== Blocco di testo ==

_ _ _ _ _

La madre, abbandonata dal padre quando Roberto aveva tre anni, è il principale referente emotivo all’interno della sfera degli affetti, nel rimpianto e nella pena:
"Guardo le giacche appese ai rami / mamma tu sai la guerra combattuta / come un salice spenzolo da un ponte, la notte sanguina nel tuo sonno / verso sud-nord / non ha importanza”; “Scese per me il tuo tramonto / fatto di pietra, mamma dove sei / in fondo ad un pozzo o nel Nirvana, / oggi mi esercito a morire / i corvi attendono me / o qualche altra cosa”.
La morte della madre si sovrappone a quella temuta del poeta – prostrato dal male, stanco e impaurito – e all’agonia di tutte le creature innocenti che animano terra, cielo, acque:
“Ora vorrei che mi portassi via, / dove c’è luce, / invece ci sono grotte, / cunicoli fangosi / lasciati alla mortalità”; “Nel mio povero letto / patisco le grotte, avvisaglie / del mio trapassare / cratere occhi cavati / presto si ammaleranno, / sarò tramutato in sasso”; “Mare scuro, pesci morti / gabbiano a strapiombo sopra una roccia, / stecchiti sopra il canale, / esistenza di piccoli passi / gli animali in fila / moriranno”.

_ _ _ _ _

== Estratti del materiale ==
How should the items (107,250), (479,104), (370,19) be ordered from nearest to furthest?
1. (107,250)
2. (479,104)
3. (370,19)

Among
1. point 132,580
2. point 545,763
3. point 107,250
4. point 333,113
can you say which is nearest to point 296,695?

_ _ _ _ _

== Consegna ==
Riprendi il testo sulla figura materna nella poesia di Roberto e proseguilo dopo la sua ultima frase. Per svolgere l'esercizio il materiale non serve.

== Risultato dell'esercizio ==
Sollievo alla sofferenza è offerto dall’esercizio filosofico per raggiungere l’illuminazione interiore, appreso attraverso la pratica del buddhismo. Senza essere dei veri e propri haiku, molte poesie di Carifi riprendono temi e immagini dell’antica poesia sapienziale dell’Oriente, sulle orme dei suoi più noti maestri: Li Po, T’ao Ch’ien, Bashō, Ikkyū. Gli argomenti toccati dal poeta pistoiese sono l’abbandono alla dolcezza delle visioni naturali, l’esigenza etica di spogliazione dai beni materiali, l’esperienza del vuoto, l’imitazione della figura esemplare del monaco viandante, ricco solo della propria saggezza:
“Prega con un pezzo di pane / il santo è ricco / senza avere più niente, / prende la sua ciotola di riso / e va di casa in casa”; “La perfezione della primavera / quando fioriscono i ciliegi / e i flutti somigliano al mare / il monaco prega in un angolo / e piange per le cose del mondo / e sorride per la propria morte / quando le cose del mondo / saranno sparite e anche lui sarà / tutt’uno con i ciliegi”.
Formalmente i versi esprimono il gusto ribadito per la levità, il minimalismo espressivo, l’indifferenza a qualsiasi sperimentalismo linguistico: abbandonandosi invece al conforto carezzevole della ripetizione e alla giustapposizione di immagini per analogia. La parola, allora, assume la gentile vibrazione della preghiera, della litania monastica, dell’armonia celeste di pianeti e stelle.